Another source of revenue for San Francisco Schools is the Public Education Enrichment Fund (known colloquially as “Prop H”). This is money from the city that pays for expanded access to preschool; sports, library, art and music supplementation programming in K-12 schools; and provides a flexible “third-third” portion of money to support K-12 students. The Prop. H advisory committee is currently conducting a survey to gather information about community priorities for this money.
As serious as school finances are, there are other topics to be concerned and involved with, such as addressing the persistent achievement gap and developing a more transparent and equitable student assignment system (now slated for implementation for students entering school in August of 2011).
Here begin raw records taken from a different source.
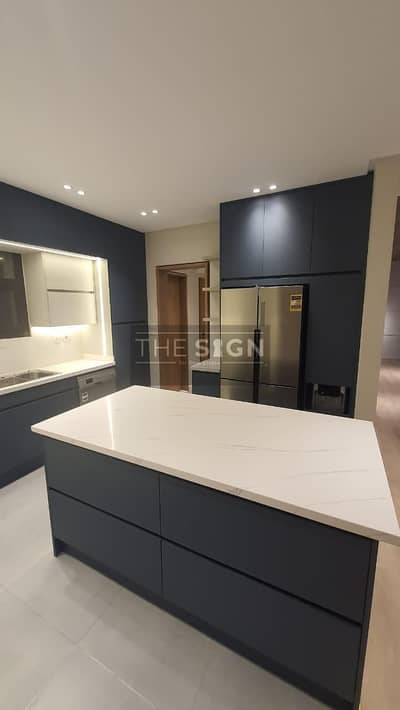 دوبلكس 3 غرف نوم للايجار في القاهرة الجديدة، القاهرة - WhatsApp Image 2025-11-06 at 15.31. 14 (1). jpeg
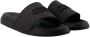 Alexander McQueen Pre-owned Leather sandals Black Heren - Thumbnail 3
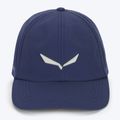 Salewa Fanes 3 premium navy baseball cap 2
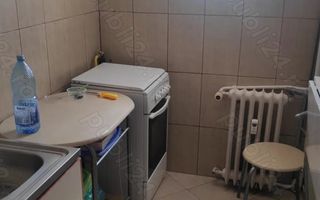 2 camere Drumu Taberei - Moghiosor (5 min metrou) Bloc Reabilitat - Poză 2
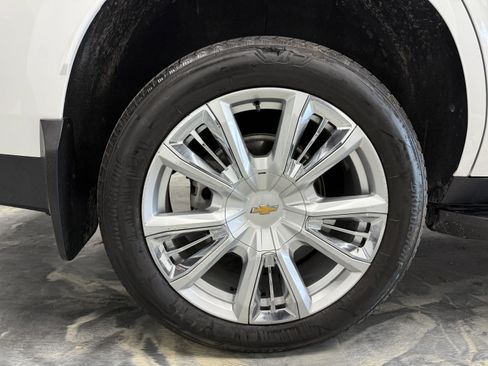 Used 2024 Chevrolet Tahoe High Country image 37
An additional goal is to expand and strengthen parent involvement at school sites and in the district as a whole. Bringing parents to the decision-making table is a necessary component of successfully tackling complex challenges such as the achievement gap. School Site Councils (SSC’s), which as the governing body of schools are the formal mechanism for this, but their efficacy is highly dependent on the climate at a given school and of course the limited discretionary resources that schools have to work with.
As parents and guardians who need to be involved in identifying problems and then developing and implementing solutions we can’t turn away from any of this, not the work to forge meaningful partnerships with principals and teachers as hard budget and educational choices have to be made or the work to make sense of the political and financial maelstrom that surrounds us.
Lisa Schiff is the parent of two children who attend Everett Middle School in the San Francisco Unified School District and is a member of Parents for Public Schools of San Francisco and the PTA and is a board member at the national level of Parents for Public Schools.